Nel Canzoniere guinizzelliano vi sono testi ancora legati al gusto di Guittone, ma la
maggior parte dei componimenti offre un campionario dei più tipici temi stilnovistici
ed è impostata su nuove tonalità stilistiche: l’identificazione tra amore e «gentilezza»,
l’equiparazione della donna ad un angelo proveniente dal regno di Dio, la lode
dell’eccellenza della donna, paragonata alle bellezze più elette della natura, il valore
miracoloso del suo saluto che dona salvezza, gli effetti della passione d’amore sull’amante,
che si consuma e strugge.
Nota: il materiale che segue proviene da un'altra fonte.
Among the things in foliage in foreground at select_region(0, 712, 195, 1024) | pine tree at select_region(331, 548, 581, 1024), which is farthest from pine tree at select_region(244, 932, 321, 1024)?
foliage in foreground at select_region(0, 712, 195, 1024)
Sono tutti motivi che saranno poi ripresi da Cavalcanti, da
Dante e dagli altri poeti.
La poesia di Guinizzelli costituisce infine un esempio perfetto di stile «dolce e leggiadro»,
cioè di uno stile limpido e piano in contrapposizione alla contorta e artificiosa oscurità
guittoniana.
- Guido Cavalcanti nacque a Firenze intorno al 1250 da una famiglia tra le più potenti di
Firenze, di orientamento guelfo; si schierò dalla parte dei Bianchi e partecipò intensamente
alle vicende politiche della città. Nel 1280 fu uno dei garanti della pace tra Guelfi e
Ghibellini. Morì nel 1300 ammalato probabilmente di malaria.
Nascono da queste concezioni i temi più caratteristici che ricorrono nella poesia
cavalcantiana: lo sbigottimento, il tremore, le lacrime, i sospiri, che conducono l’amante
alla distruzione fisica e spirituale. L’immagine della donna, avvolta come da un
alone mistico, resta lontana, irraggiungibile, inconoscibile. Il dramma si svolge tutto
nell’interno dell’animo dell’amante. Ed è un dramma che si oggettiva in una serie
di personificazioni, che agiscono come autentici personaggi: l’immagine ideale della
donna, adorata nel suo «valore», che è una pura realtà mentale, gli «spiriti» che
presiedono alle varie facoltà dell’anima, la «figura» esteriore del poeta, che ha solo
l’apparenza della vita, dopo che gli spiriti sono stati dispersi, la «voce sbigottita e
deboletta», che «parla dolore». Su queste personificazioni piomba la violenza devastante
dell’amore, che le aggredisce, le disperde: ne deriva una dolorosa scissione
interiore, che conduce alla morte.
Molto sapiente è la costruzione tecnica della poesia cavalcantiana. In essa tocca le
punte più alte e significative, prima di Dante, lo stile «dolce» che connota tutto il
gruppo di poeti, secondo la definizione dantesca. I versi di Cavalcanti possiedono,
ben più di quelli di Guinizzelli, una squisita fluidità melodica, che nasce dal ritmo
degli accenti, dai tratti fonici del lessico impiegato, dall’assenza di spezzature o pause.